Word for word, restate the lines of the data from the first through the one containing "common name: shrews", and nothing else.

Collection entries
BEGIN

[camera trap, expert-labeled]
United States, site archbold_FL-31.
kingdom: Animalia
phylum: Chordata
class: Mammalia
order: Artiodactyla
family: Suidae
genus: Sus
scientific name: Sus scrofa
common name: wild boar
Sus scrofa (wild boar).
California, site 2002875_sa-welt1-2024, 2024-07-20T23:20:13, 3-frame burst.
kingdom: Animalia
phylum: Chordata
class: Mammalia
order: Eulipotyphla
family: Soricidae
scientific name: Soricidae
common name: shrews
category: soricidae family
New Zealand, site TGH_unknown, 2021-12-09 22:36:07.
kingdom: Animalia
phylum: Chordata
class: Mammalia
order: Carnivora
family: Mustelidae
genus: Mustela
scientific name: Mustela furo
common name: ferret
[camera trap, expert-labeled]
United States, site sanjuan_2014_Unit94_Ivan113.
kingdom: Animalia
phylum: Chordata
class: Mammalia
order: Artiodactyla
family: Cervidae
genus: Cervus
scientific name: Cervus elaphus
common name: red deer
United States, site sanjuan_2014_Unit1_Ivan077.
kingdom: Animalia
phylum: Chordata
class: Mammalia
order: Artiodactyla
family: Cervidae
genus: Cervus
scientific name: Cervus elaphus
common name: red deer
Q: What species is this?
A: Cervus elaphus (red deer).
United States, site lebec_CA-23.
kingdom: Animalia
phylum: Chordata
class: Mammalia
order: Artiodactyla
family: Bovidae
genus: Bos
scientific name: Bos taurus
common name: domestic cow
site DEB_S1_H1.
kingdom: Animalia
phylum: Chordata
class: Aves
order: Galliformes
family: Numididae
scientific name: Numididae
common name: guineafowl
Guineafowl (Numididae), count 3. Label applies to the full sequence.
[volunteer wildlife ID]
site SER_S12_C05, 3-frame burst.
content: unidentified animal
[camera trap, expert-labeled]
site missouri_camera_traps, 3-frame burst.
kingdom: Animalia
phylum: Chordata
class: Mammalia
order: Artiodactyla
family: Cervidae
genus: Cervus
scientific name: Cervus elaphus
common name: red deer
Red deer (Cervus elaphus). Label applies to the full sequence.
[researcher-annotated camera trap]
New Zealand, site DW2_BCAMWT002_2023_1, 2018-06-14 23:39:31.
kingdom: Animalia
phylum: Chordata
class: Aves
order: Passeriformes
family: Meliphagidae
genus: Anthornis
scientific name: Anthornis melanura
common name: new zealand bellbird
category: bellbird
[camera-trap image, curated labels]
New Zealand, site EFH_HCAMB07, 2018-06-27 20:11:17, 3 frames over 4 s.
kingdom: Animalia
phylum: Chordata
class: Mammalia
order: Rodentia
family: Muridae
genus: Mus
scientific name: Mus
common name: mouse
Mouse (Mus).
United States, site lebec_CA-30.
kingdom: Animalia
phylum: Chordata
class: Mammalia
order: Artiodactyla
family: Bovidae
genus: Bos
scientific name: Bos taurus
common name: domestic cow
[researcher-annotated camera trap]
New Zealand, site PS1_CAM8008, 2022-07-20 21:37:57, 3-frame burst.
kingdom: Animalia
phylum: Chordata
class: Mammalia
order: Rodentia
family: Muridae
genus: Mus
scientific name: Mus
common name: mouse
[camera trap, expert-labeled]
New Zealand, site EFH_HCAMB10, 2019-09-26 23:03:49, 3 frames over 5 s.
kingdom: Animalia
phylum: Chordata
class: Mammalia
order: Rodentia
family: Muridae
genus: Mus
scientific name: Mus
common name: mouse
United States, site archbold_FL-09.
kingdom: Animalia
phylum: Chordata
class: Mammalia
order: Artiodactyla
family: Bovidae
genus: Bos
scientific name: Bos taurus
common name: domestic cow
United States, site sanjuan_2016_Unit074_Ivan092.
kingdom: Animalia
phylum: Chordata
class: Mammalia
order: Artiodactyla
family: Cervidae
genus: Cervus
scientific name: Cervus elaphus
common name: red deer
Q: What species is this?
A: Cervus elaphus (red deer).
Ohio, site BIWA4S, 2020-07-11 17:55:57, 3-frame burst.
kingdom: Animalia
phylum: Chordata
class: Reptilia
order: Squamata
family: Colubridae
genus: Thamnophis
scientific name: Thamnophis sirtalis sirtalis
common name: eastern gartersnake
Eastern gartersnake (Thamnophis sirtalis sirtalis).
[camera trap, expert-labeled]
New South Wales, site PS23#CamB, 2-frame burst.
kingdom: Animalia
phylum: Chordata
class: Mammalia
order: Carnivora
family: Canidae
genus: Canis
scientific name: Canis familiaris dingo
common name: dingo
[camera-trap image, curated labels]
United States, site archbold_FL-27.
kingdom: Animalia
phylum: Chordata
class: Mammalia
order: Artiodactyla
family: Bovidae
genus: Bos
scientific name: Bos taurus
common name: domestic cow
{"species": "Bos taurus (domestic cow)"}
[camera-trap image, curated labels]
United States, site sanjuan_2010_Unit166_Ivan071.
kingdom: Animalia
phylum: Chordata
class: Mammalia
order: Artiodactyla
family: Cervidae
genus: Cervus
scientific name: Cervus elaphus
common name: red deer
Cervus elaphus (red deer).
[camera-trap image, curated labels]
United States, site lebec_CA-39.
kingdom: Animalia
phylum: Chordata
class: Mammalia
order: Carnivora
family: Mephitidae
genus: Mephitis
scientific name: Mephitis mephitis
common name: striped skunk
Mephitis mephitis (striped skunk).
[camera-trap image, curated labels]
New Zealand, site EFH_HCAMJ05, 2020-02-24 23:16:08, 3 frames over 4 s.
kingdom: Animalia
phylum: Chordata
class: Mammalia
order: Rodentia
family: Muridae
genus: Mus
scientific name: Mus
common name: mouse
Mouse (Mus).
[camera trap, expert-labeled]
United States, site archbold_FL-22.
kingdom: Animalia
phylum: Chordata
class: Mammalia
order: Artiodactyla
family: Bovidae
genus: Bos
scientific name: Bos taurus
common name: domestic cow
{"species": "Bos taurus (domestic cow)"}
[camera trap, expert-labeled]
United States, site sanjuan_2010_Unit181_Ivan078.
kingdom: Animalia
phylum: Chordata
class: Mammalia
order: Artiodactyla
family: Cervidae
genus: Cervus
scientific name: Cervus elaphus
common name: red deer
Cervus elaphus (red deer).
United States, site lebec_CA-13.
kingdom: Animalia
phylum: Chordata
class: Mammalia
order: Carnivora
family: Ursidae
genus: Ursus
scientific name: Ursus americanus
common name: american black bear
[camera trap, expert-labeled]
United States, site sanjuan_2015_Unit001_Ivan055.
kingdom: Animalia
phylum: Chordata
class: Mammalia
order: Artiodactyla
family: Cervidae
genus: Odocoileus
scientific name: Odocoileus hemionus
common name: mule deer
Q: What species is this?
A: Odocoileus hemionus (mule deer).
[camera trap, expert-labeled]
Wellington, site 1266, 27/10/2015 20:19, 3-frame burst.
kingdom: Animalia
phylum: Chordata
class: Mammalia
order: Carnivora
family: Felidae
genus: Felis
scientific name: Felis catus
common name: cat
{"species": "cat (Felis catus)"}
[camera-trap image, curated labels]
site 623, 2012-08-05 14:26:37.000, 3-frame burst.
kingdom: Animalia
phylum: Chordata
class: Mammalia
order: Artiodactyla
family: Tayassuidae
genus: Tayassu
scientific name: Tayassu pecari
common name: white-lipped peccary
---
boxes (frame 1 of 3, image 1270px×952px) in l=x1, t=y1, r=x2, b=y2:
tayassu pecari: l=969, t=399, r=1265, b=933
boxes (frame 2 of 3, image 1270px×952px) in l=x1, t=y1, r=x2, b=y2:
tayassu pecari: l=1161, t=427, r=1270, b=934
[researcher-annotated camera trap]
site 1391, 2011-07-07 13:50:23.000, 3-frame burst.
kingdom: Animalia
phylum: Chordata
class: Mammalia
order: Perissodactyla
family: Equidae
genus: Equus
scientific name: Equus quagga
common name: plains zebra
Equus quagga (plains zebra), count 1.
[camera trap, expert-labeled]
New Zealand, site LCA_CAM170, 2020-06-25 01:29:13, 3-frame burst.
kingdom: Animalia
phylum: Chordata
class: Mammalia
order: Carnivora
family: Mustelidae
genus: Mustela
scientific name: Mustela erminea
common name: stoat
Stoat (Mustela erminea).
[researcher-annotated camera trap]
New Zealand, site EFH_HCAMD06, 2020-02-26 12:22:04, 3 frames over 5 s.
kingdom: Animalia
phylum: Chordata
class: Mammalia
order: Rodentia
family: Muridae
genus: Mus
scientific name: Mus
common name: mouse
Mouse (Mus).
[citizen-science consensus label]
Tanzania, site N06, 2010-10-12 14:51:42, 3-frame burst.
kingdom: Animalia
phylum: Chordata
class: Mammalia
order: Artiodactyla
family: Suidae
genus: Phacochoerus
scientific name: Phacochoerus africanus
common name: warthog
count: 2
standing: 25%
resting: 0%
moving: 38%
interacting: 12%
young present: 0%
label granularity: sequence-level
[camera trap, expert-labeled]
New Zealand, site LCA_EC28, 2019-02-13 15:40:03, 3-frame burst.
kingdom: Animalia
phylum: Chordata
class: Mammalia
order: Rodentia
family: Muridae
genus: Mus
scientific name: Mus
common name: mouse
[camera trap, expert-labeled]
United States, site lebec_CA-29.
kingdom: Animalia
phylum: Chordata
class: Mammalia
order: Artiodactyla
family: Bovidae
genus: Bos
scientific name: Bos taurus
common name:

END

Reply:
[camera trap, expert-labeled]
United States, site archbold_FL-31.
kingdom: Animalia
phylum: Chordata
class: Mammalia
order: Artiodactyla
family: Suidae
genus: Sus
scientific name: Sus scrofa
common name: wild boar
Sus scrofa (wild boar).
California, site 2002875_sa-welt1-2024, 2024-07-20T23:20:13, 3-frame burst.
kingdom: Animalia
phylum: Chordata
class: Mammalia
order: Eulipotyphla
family: Soricidae
scientific name: Soricidae
common name: shrews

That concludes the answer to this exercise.